Cette pièce de théâtre est une œuvre poignante, empreinte d’émotions intenses et de moments de grande tension dramatique. Elle offre un mélange saisissant de colère, de tristesse et de joie, enrichi de métaphores et de réflexions philosophiques. L’actrice Fatma Felhi incarne Neyrouz, qui raconte sa vie sur scène, son enfance la veille de son procès. Née au Kef, elle a réussi brillamment ses études et sa carrière, voyageant autour du monde et accumulant des richesses considérables.
Cependant, sa vie prend un tournant inattendu lorsque sa mère lui demande de revenir en Tunisie. Ce qui devait être une visite de quelques jours se transforme en un séjour prolongé. Neyrouz, sur les conseils de ses parents, dépose son CV dans plusieurs entreprises, en réponse à un défi lancé par ses parents sur sa capacité à obtenir un emploi. Contre toute attente, elle est acceptée dans le cabinet du ministre de la Culture, non pas par ses qualifications, mais par une coïncidence qui place son CV sous les yeux du chef de cabinet.

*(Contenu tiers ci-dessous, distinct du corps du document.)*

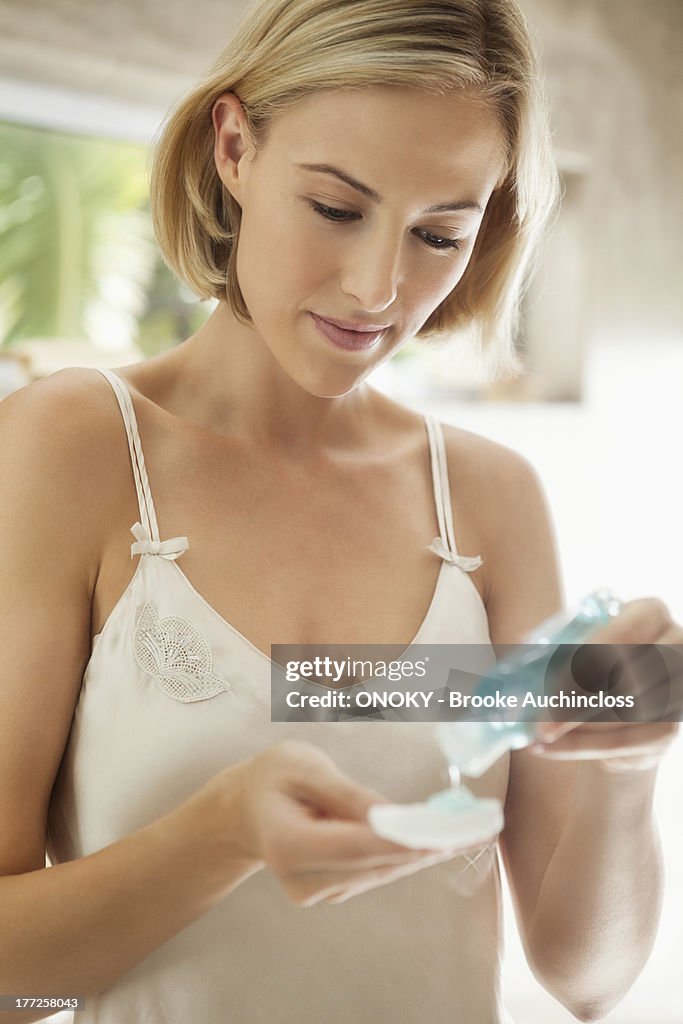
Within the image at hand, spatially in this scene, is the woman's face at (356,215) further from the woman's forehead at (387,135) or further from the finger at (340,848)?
the finger at (340,848)

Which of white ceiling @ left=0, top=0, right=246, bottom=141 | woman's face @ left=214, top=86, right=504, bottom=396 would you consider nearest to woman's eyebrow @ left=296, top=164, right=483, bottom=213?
woman's face @ left=214, top=86, right=504, bottom=396

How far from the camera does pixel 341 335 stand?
644mm

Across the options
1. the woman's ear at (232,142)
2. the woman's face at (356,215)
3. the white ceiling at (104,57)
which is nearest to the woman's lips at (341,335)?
the woman's face at (356,215)

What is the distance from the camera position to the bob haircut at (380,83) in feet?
1.98

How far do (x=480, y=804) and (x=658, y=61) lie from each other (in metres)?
1.95

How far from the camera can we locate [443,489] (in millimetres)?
806

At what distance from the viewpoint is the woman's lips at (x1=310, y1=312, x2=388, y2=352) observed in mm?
644

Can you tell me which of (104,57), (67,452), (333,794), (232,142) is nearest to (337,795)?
(333,794)

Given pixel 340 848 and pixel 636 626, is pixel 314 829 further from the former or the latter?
pixel 636 626

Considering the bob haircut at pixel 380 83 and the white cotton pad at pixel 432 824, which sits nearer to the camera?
the white cotton pad at pixel 432 824

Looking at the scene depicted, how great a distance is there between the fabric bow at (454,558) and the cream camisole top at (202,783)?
0.43 ft

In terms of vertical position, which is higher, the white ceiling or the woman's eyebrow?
the white ceiling

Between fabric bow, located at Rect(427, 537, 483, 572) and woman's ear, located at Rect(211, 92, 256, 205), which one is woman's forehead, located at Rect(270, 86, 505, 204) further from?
fabric bow, located at Rect(427, 537, 483, 572)

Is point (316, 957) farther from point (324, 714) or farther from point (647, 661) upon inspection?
point (647, 661)
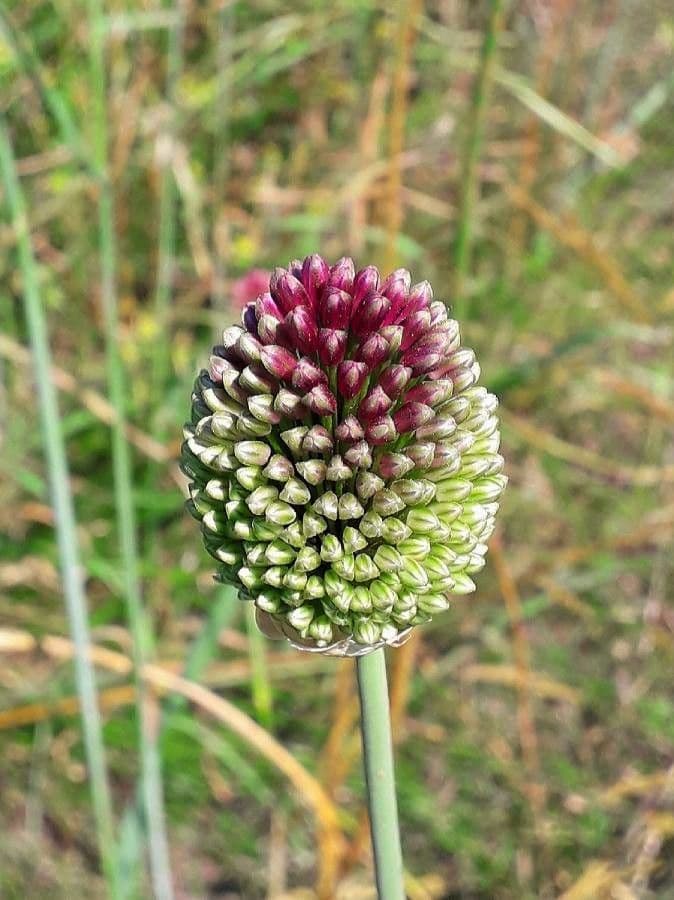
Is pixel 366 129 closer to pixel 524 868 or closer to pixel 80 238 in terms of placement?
pixel 80 238

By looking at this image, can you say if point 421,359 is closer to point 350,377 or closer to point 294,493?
point 350,377

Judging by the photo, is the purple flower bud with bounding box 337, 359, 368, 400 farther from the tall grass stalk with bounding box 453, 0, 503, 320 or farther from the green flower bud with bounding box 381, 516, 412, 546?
the tall grass stalk with bounding box 453, 0, 503, 320

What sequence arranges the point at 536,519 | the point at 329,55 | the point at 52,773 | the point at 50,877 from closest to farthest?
the point at 50,877
the point at 52,773
the point at 536,519
the point at 329,55

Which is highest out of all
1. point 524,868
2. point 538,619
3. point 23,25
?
point 23,25

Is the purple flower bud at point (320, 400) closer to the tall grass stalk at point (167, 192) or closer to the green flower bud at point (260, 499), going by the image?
the green flower bud at point (260, 499)

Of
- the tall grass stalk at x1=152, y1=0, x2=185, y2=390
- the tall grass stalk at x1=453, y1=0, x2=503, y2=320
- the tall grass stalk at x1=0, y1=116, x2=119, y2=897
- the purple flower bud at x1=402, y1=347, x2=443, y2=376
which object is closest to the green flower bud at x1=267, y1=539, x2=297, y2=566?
the purple flower bud at x1=402, y1=347, x2=443, y2=376

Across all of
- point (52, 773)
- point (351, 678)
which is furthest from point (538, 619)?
point (52, 773)
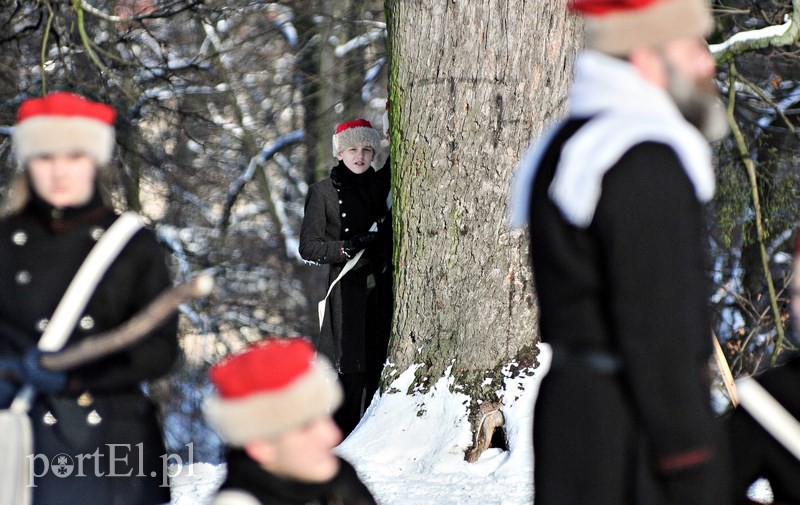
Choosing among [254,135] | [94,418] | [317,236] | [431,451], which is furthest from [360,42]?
[94,418]

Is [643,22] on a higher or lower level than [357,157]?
higher

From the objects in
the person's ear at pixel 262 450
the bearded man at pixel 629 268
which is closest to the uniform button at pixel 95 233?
the person's ear at pixel 262 450

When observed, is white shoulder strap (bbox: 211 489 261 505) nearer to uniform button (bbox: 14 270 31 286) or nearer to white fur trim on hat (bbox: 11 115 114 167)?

C’est à ce moment que commencent ses véritables épreuves. Trois collègues, chacun avec une caractéristique distincte, se dressent contre elle. L’un d’eux est un homme, un harceleur sexuel, tandis que les deux autres, aux personnalités tout aussi troubles, complotent également pour la faire renvoyer. Leur machination culmine lorsqu’elle se retrouve impliquée dans une affaire de corruption et doit se défendre devant le juge. Neyrouz partage son expérience des relations complexes qu’elle a nouées avec ses collègues et les ministres, ces derniers sollicitant son aide pour transformer la Tunisie en une destination de rêve pour les touristes.
Elle évoque notamment un projet controversé, un « festival de Carthage pour la pornographie », une métaphore pour un festival audacieux visant à attirer l’attention internationale, semblable aux festivals de danse ou de musique de Carthage, etc. Tout au long de la pièce, l’actrice expose les réalités cruelles et les espoirs déchus de son parcours, dans un récit séduisant qui explore les thèmes de l’ambition, de la trahison et de la quête de justice.
Avec un sourire ironique, l’actrice lève sa main, déterminée, devant le juge dans un tribunal, laissant le public avec un sentiment d’urgence et de réflexion.
« 2034 une modeste proposition « , une pièce à ne pas rater !

Notes :
« 2034 une modeste proposition  » est interprétée par Fatma Felhi, production Sonia Hedhili. Fadi Chaieb (assistant à la mise en Scène), Boshra Jalleli (Direction Artistique), Haithem Boulabiar (Direction de la photographie), Ahmed Grendi (Chorégraphie) et Saber G.khammessi (Bande Originale). Les voix Off sont interprétées par Fatma Felhi, Moncef Zahrouni, Raoua Khouildi , Ahmed Aliouine, Rawen Romdhane, Sandrine Gargouri, Mariem ben Jeddi et Ibrahim Saggama.

Synopsis : En l’année 2034, une femme se découvre au cœur d’une entreprise révolutionnaire : l’organisation d’un festival d’un type nouveau, épaulée par une équipe déterminée et ambitieuse. Ce festival s’avère être le déclencheur d’une série de transformations profondes au sein de la société, évoluant en marge du regard d’une classe politique en déclin.